» INFORMATION PROVIDED
-- BEGIN --

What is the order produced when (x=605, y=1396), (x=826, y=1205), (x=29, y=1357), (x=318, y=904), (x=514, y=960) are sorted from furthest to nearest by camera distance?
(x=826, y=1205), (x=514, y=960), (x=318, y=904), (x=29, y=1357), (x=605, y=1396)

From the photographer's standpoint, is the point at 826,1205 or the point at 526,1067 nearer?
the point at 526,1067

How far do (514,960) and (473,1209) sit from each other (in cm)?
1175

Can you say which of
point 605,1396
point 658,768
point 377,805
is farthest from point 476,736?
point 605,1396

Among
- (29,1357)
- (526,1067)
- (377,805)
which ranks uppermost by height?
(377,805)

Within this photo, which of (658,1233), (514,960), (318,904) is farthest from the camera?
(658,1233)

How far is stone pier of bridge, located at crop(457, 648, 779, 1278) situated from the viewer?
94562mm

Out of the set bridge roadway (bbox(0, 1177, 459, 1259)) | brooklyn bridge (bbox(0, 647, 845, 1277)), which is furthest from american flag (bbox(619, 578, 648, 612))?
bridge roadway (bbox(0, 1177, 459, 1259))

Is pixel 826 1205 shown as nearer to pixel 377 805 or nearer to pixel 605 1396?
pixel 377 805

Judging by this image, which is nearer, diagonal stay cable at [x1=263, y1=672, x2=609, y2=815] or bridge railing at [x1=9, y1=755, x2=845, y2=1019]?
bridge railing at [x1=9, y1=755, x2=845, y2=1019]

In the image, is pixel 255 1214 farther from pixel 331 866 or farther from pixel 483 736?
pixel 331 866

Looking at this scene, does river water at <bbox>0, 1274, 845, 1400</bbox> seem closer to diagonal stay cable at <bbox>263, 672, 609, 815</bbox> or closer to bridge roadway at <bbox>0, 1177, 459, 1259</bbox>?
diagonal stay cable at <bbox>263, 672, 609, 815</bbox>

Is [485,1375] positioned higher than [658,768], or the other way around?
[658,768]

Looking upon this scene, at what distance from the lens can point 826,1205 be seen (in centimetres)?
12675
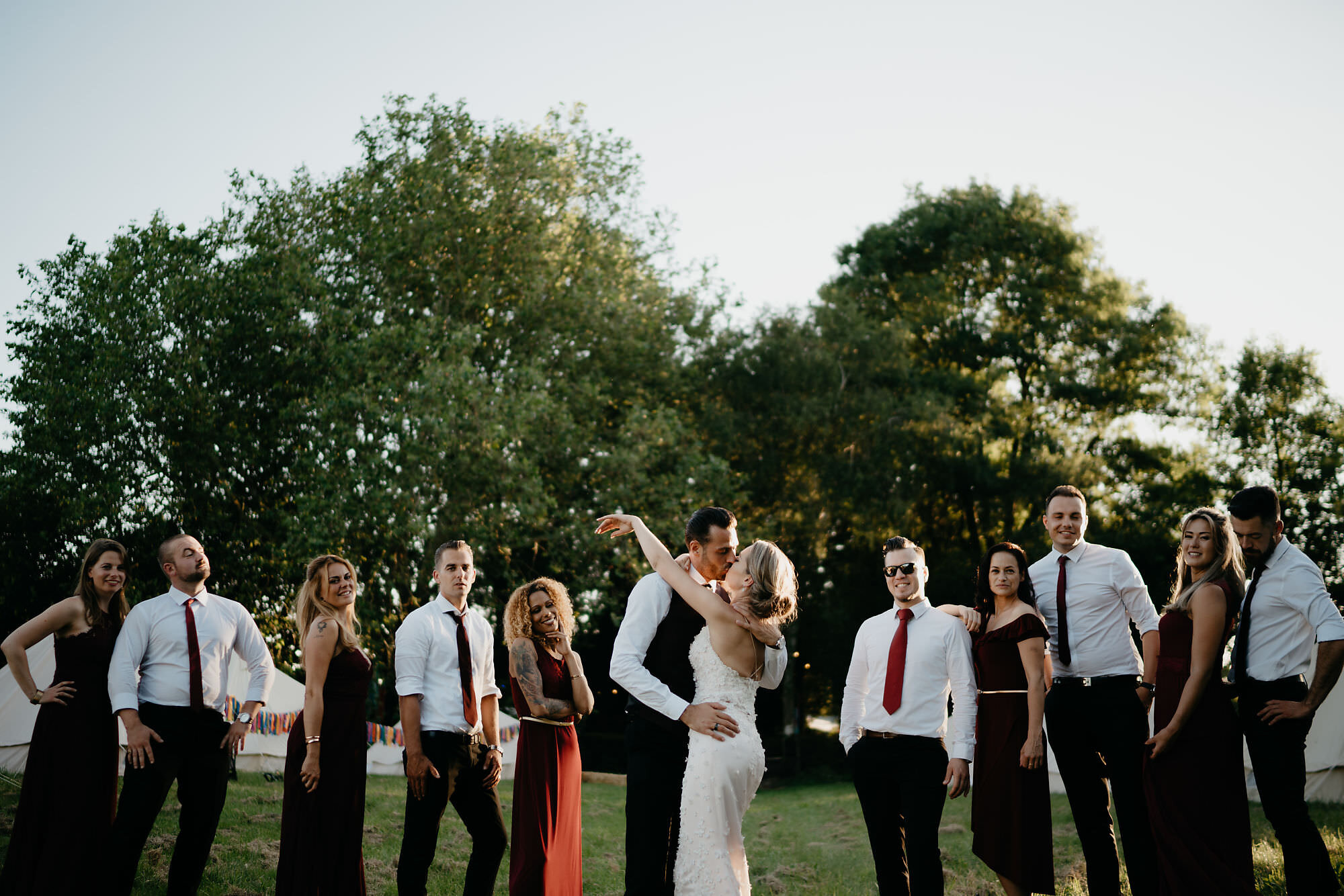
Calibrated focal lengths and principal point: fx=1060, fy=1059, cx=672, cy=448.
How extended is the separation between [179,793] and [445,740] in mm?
1472

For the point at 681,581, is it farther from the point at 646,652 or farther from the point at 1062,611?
the point at 1062,611

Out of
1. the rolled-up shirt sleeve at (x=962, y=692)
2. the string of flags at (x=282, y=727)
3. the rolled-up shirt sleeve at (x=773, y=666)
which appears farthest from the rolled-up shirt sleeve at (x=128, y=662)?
the string of flags at (x=282, y=727)

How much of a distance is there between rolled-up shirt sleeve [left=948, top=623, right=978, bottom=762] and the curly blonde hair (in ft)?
6.93

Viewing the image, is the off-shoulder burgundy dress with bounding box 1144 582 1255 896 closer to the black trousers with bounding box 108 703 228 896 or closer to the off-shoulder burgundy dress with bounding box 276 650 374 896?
the off-shoulder burgundy dress with bounding box 276 650 374 896

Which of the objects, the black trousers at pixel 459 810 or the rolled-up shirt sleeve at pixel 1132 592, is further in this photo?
the rolled-up shirt sleeve at pixel 1132 592

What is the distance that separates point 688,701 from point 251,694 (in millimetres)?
2913

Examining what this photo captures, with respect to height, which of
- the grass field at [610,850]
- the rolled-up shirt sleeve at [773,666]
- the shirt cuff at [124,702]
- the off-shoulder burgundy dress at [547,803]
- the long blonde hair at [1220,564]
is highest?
the long blonde hair at [1220,564]

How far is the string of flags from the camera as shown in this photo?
47.1 feet

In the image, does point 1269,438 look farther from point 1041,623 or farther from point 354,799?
point 354,799

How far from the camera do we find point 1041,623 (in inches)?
216

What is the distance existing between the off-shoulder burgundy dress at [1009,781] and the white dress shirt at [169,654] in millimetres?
3973

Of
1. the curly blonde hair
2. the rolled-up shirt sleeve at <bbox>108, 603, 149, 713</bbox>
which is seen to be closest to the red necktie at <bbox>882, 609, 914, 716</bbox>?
the curly blonde hair

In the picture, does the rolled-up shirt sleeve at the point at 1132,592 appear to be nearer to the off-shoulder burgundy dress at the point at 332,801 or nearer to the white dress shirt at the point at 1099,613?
the white dress shirt at the point at 1099,613

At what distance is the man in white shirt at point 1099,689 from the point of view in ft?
18.0
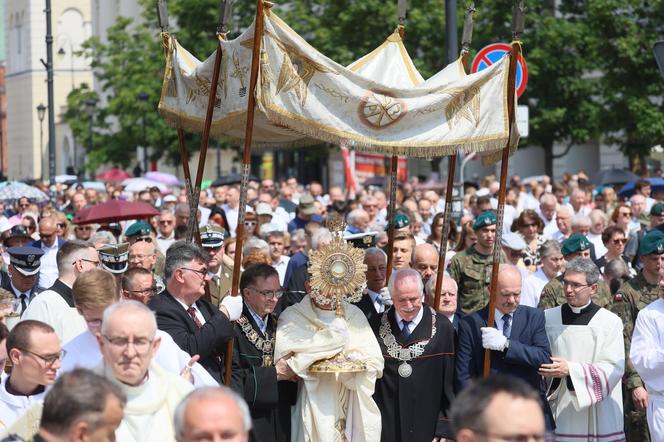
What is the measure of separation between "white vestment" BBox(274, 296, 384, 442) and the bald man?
184 cm

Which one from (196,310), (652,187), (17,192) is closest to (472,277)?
(196,310)

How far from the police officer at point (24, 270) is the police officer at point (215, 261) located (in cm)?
123

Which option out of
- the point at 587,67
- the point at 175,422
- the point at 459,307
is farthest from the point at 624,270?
the point at 587,67

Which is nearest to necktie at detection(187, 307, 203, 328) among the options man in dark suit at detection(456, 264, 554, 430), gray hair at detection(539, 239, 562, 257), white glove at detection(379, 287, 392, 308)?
white glove at detection(379, 287, 392, 308)

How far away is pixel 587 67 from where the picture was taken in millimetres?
35438

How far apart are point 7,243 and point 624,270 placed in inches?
216

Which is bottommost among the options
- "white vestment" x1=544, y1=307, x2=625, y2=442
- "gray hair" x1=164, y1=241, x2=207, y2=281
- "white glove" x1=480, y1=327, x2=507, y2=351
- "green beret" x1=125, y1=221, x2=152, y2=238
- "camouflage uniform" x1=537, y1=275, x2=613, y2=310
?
"white vestment" x1=544, y1=307, x2=625, y2=442

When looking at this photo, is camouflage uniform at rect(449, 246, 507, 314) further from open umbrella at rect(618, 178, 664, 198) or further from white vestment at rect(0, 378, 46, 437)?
open umbrella at rect(618, 178, 664, 198)

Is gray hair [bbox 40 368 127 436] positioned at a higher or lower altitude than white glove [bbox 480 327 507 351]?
higher

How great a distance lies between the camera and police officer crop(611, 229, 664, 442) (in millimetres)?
9961

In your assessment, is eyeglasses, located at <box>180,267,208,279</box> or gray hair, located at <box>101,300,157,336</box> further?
eyeglasses, located at <box>180,267,208,279</box>

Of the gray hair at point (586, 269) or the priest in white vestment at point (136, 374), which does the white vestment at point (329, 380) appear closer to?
the gray hair at point (586, 269)

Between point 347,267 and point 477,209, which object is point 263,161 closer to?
point 477,209

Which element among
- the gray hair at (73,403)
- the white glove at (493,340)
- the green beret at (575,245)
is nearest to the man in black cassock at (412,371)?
the white glove at (493,340)
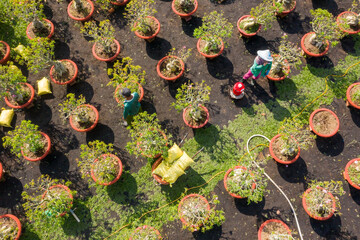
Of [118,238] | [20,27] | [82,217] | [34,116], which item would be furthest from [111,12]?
[118,238]

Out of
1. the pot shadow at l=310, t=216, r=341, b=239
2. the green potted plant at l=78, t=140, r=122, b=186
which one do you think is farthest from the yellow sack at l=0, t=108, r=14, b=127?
the pot shadow at l=310, t=216, r=341, b=239

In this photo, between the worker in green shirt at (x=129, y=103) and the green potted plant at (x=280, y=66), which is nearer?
the worker in green shirt at (x=129, y=103)

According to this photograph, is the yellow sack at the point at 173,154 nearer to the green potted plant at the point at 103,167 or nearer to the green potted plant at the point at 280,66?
the green potted plant at the point at 103,167

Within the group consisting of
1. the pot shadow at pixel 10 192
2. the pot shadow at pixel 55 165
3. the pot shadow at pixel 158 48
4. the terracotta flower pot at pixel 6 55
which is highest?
the pot shadow at pixel 158 48

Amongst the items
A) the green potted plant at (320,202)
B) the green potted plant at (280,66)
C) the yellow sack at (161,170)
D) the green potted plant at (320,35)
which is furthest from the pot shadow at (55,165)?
the green potted plant at (320,35)

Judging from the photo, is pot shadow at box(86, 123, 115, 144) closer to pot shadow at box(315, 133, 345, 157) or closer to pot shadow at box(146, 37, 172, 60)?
pot shadow at box(146, 37, 172, 60)

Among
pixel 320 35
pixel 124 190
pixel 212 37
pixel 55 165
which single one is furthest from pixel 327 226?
pixel 55 165

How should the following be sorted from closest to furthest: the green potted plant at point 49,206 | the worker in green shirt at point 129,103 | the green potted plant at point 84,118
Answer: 1. the green potted plant at point 49,206
2. the worker in green shirt at point 129,103
3. the green potted plant at point 84,118

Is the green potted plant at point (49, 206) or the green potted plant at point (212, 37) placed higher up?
the green potted plant at point (212, 37)
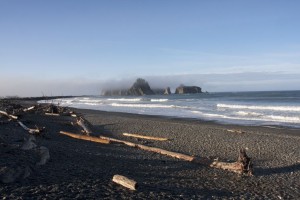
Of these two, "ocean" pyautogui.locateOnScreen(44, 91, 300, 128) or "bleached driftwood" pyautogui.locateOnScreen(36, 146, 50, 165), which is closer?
"bleached driftwood" pyautogui.locateOnScreen(36, 146, 50, 165)

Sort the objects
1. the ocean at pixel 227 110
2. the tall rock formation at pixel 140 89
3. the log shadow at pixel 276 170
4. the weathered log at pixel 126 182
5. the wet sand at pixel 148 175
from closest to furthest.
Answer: the wet sand at pixel 148 175 < the weathered log at pixel 126 182 < the log shadow at pixel 276 170 < the ocean at pixel 227 110 < the tall rock formation at pixel 140 89

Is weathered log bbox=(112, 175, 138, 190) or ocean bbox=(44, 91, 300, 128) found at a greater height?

-- END --

Repeat precisely the lines of the data starting at the one containing "which is closer?", last line included.

Of these two, "ocean" pyautogui.locateOnScreen(44, 91, 300, 128) or "bleached driftwood" pyautogui.locateOnScreen(36, 146, 50, 165), which is closer?
"bleached driftwood" pyautogui.locateOnScreen(36, 146, 50, 165)

Sort the objects
1. the ocean at pixel 227 110
2. the tall rock formation at pixel 140 89
3. the log shadow at pixel 276 170
4. the weathered log at pixel 126 182
5. the wet sand at pixel 148 175
from closest to furthest.
Answer: the wet sand at pixel 148 175 < the weathered log at pixel 126 182 < the log shadow at pixel 276 170 < the ocean at pixel 227 110 < the tall rock formation at pixel 140 89

Is weathered log bbox=(112, 175, 138, 190) or ocean bbox=(44, 91, 300, 128) found at a greater height?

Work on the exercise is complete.